Hmm, scenario.types is interesting. I like that it makes it clear that these aren't classes you should be making objects of. It does feel cleaner to me than throwing everything in scenario, and I like that it's not encouraging people to import stuff from scenario.state.

  • [ ] JujuLogLine: I think this should actually just move to the top-level namespace.

I don't see anyone actually importing this, but if it's for consistency...?

I guess it's most likely to be used for types as well. I also don't see anyone pre-populating the Context with log lines.

Side-thought: perhaps we should add a with consistency_checker_disabled() context, more user-friendly than the envvar.

Do you have any sense of how often people have to do this? I guess the only cases you know about would be when someone asks about something and you have to suggest disabling it temporarily because it's a bug.

I think we could remove the module altogether and put the context manager in runtime.py

:+1:

Also, it probably should be made private.

:+1:

PietroPasotti commented 3 weeks ago

I don't remember what we concluded RE the 'remap' api #20,

I think it was "this a good idea that we have no time to figure out now but should look into later".

Ok then let's add this to the 'reasons why that's a good idea list'.

I think the use case is still present.

I agree for relations, but do you think there is for notices and storage? Storage seems too simple, and notices don't seem to fit because of the way Pebble collapses them into a single notice (per type/key).

Mm yes, it's only relations.

We could hide them if we were to expose a .copy(keep_id:bool) method on all State objects that are supposed to have unique juju-given ids.

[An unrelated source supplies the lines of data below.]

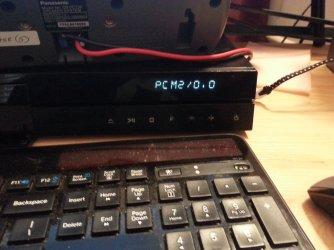 LG BH6720S - PCM2-0.0.jpg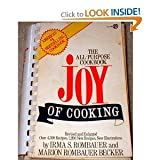 The Joy of Cooking: Comb-Bound Edition (Plume) (0452256658) by Rombauer, Irma S.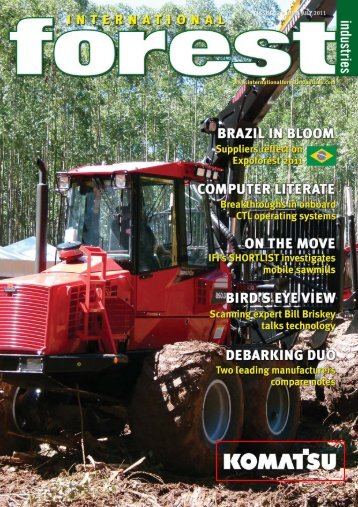 Issue 22 - June/July 2011 - International Forest Industries (IFI)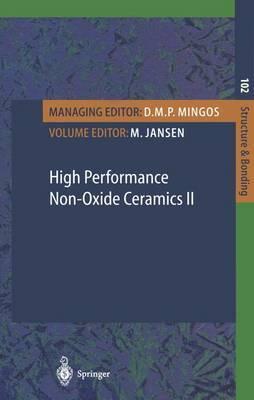 High Performance Non-Oxide Ceramics II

In, say, a _DCBase parent class? 😂

And that, indeed, is where this was getting at. Caught me red-handed :P

  • [ ] JujuLogLine: I think this should actually just move to the top-level namespace.

I don't see anyone actually importing this, but if it's for consistency...?

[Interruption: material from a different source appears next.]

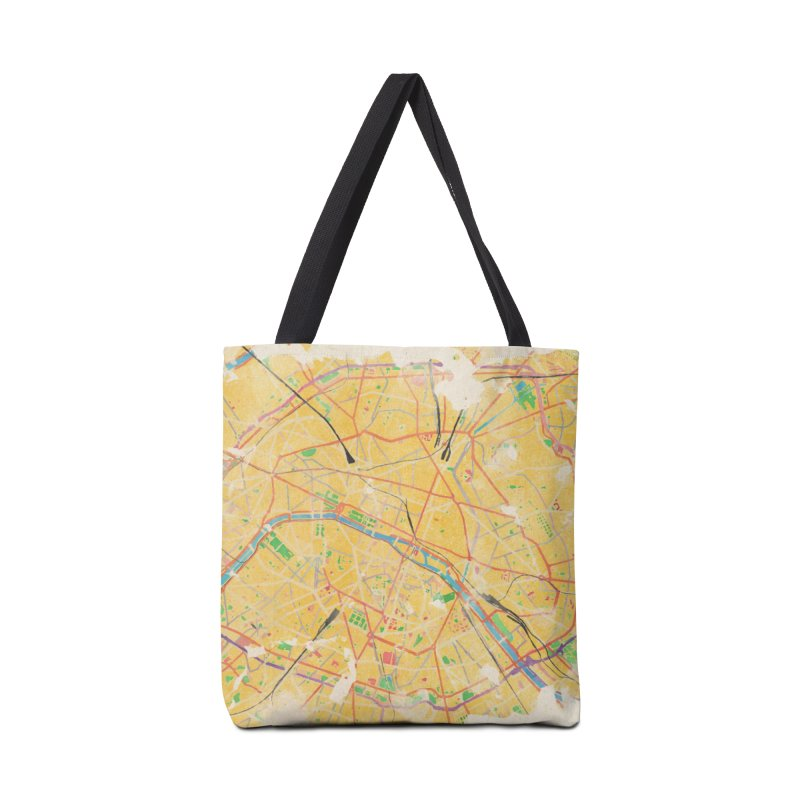 Another Paris Accessories Tote Bag Bag by rouages's Artist Shop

I guess it's most likely to be used for types as well. I also don't see anyone pre-populating the Context with log lines.

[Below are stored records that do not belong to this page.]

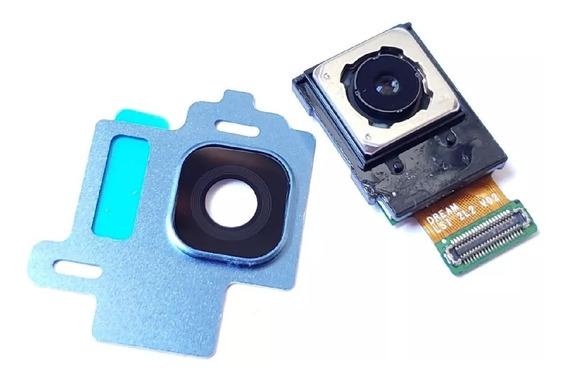 Câmara S8 +lente Dourado,preto,prata,ametista E Azul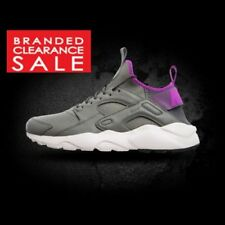 BNIB NEW MEN NIKE AIR HUARACHE RUN ULTRA SE DARK STUCCO GREEN 8 9 10 UK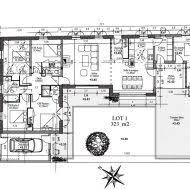plan de maison 5 chambres plain pied plan de maison 5 chambres decor plan maison m moderne facade 28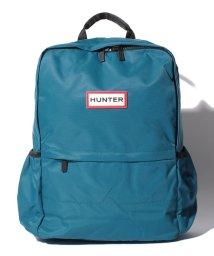 HUNTER/ORIGINAL NYLON BACKPACK/501936766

Nope, that's not something we should allow/encourage.

Side-thought: perhaps we should add a with consistency_checker_disabled() context, more user-friendly than the envvar.

Do you have any sense of how often people have to do this? I guess the only cases you know about would be when someone asks about something and you have to suggest disabling it temporarily because it's a bug.

Yes that is the only use case. In principle the checker is there to help you ensure you're not making up juju-impossible scenarios, but imagine the frustration if you can't turn it off if you KNOW it's a false positive.